Today, we charted the historically thick terrain of the Bible's canonization. The Bible isn't one book, but a collection of 66 books and, at some point, somebody had to decide which books were "in" and which ones were "out." Before we dive into history, let's set the context from Scripture.
As Jesus finishes his revelation to John, He leaves one stern caution:
"I warn everyone who hears the words of the prophecy of this book: If anyone adds anything to them, God will add to him the plagues described in this book. And if anyone takes words away from this book of prophecy, God will take away from him his share in the tree of life and in the holy city, which are described in this book" [Revelation 22:18-19].
While I'm not sure exactly what the plagues would look like in an individual's life or what tree-of-life loss a person would experience, there is no question that this text warns against trifling with God's Word. We must be careful not to add or subtract from it. And, because the warning is intended to be obeyed, it must be possible to determine the outer limits of Scripture. Otherwise, how could someone add or subtract from an indefinite collection of writings?
Canonical limits were set by several important councils in church history [the word "canon" means "measurement" or "rule"]. In AD 90, the Council of Jamnia finally set the limits of the Old Testament canon. Throughout time, there had been little debate that the 39 books we presently have--the Law, the Writings and Wisdom literature--were recognized as canonical. Jamnia simply codified what was already understood and accepted.

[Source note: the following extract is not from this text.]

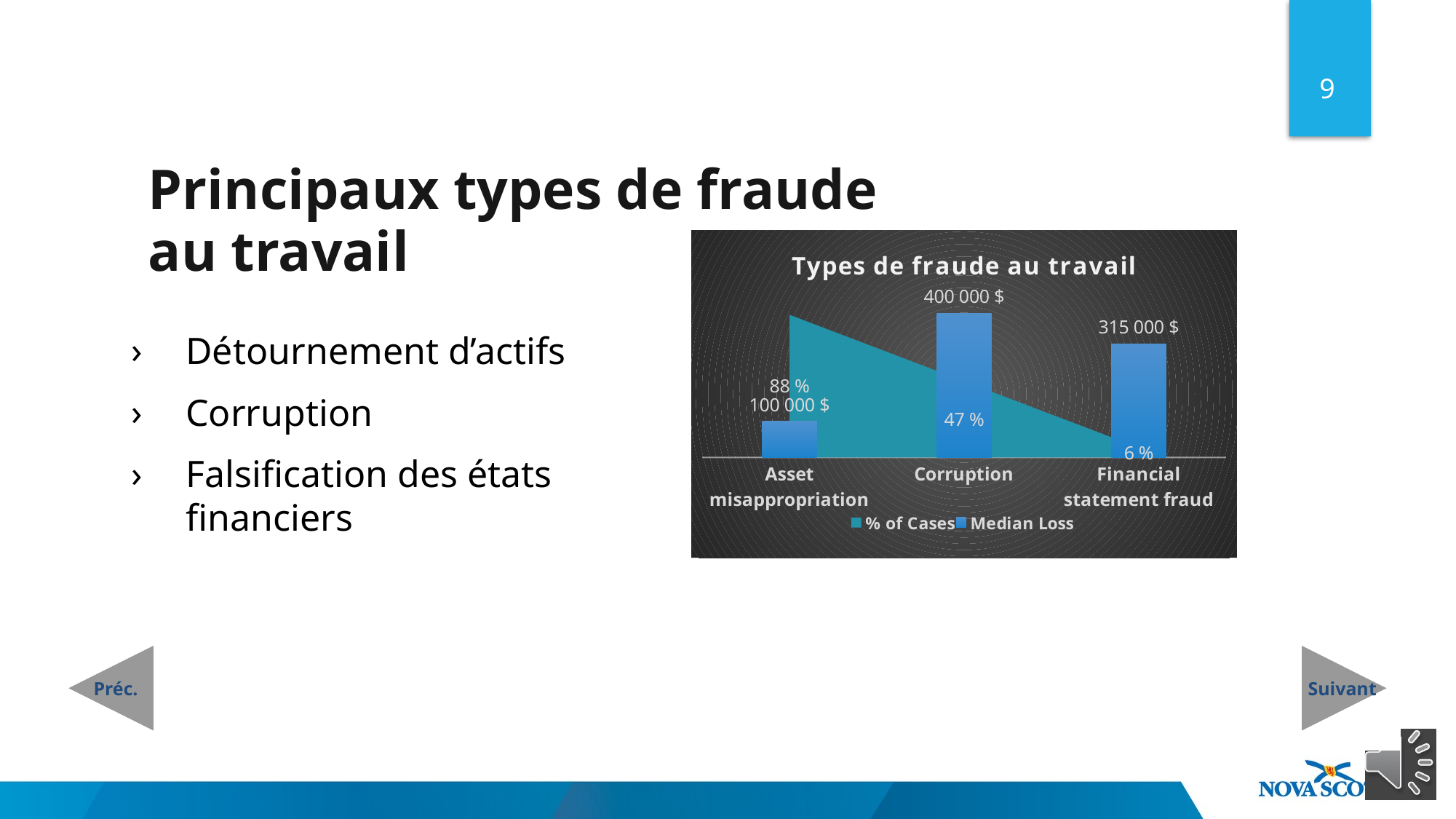
What is the Median Loss for Financial statement fraud? 315 000 $ What is the difference in Median Loss between Corruption and Financial statement fraud? 85 000 $ What is the % of Cases for Asset misappropriation? 88 % Which has a higher % of Cases, Corruption or Financial statement fraud? Corruption Does the % of Cases rise or fall from Asset misappropriation to Financial statement fraud? fall What is the title of the chart? Types de fraude au travail How many series does the legend list? 2 What is the Median Loss for Asset misappropriation? 100 000 $ What is the % of Cases for Financial statement fraud? 6 % Which category has the lowest % of Cases? Financial statement fraud Which category has the highest Median Loss? Corruption What is the Median Loss for Corruption? 400 000 $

It is significant to note that Jesus quoted from 24 of the OT books and the whole NT references 34 of the 39 OT books. Equally important is the fact the none of the NT writers refer to the Apocryphal writings. These writings, scribed between 400 BC and the birth of Jesus, reflect the ongoing history of God's people and the Jewish expectation of the coming Messiah. But, neither Jewish rabbis or later church fathers recognized the apocryphal writings as having the same authority of Scripture. As such, these works are not considered a part of the Protestant canon and were added much later by the Catholic church at the Council of Trent in 1546.
The New Testament was written over 40-60 years and records the life and death of Jesus as well as the emergence of the early church. Like the Old Testament, the New testament writings faced very little controversy regarding their authority. Some questions were raised about Luke, Acts, Mark, Hebrews and Jude because of a lack of direct apostolic authorship. Second Peter also raised questions because it's style was noticeably different than Peter's first letter. But, concerns were in the minority and each of these books met all other strict criteria and were accepted into the canon. The tests for canonicity were:
1. Apostolic/prophetic authorship
2. Widespread acceptance among early churches
3. Internal consistency with other Scripture
4. Historical accuracy
5. Spiritual attestation to inspiration
Books which did not meet these criteria were rejected. For these reasons, the famous Gospel of Mary, Gospel of Thomas, Gospel of Judas and Secret Letter of Mark were not considered to be from God. These, any other writings, either lacked clear authorship, were not used in the early church, contradicted known Scripture, were historically inaccurate or promoted a political/philosophical/religious agenda rather than affirm the work of God. The Gospel of Mary, for example, made famous in Dan Brown's The DaVinci Code, promotes a heavy feminist agenda and was written between 150-200 AD--far too late to have really been written by Mary.
This academic study of the canon does lead to a few important points of personal application. First, we must submit ourselves to God's Word. Because the Bible is "rule" the moment it was spoken [not when councils decided it], it has the right to command my life and action. I must not live with the Bible under me or even beside me, negotiating with it and picking which parts I'll follow. Instead, I submit to it's law and discover all of the blessings that God has reserved for me in a life of spiritual surrender.
Second, I must be a steward of God's Word. While I'm not likely to write my own secret gospel and promote it later, I may misuse Scripture and "add" or "subtract: from it through misinterpretation or misapplication. Paul gives Timothy--and all of us--a strong caution: "Do your best to present yourself to God as one approved, a workman who does not need to be ashamed and who correctly handles the word of truth" [2 Timothy 2:15]. I want to steward God's Word in such a way that I don't make it say more or less than what it really says. So, I work hard to interpret and apply it as God intended.
Finally, I resist other substitutes for God's Word. I love the writings of John Piper and Philip Yancey. I think CS Lewis is spectacular. I enjoyed reading the Left Behind series. But, as engaging as these authors are, none compare to the life-changing benefit of the Bible. I must be on guard not to let well-intentioned authors or media channels shape my opinion of truth and history without asking the question, "Where stands it written?" For there is no substitute for God's great Word!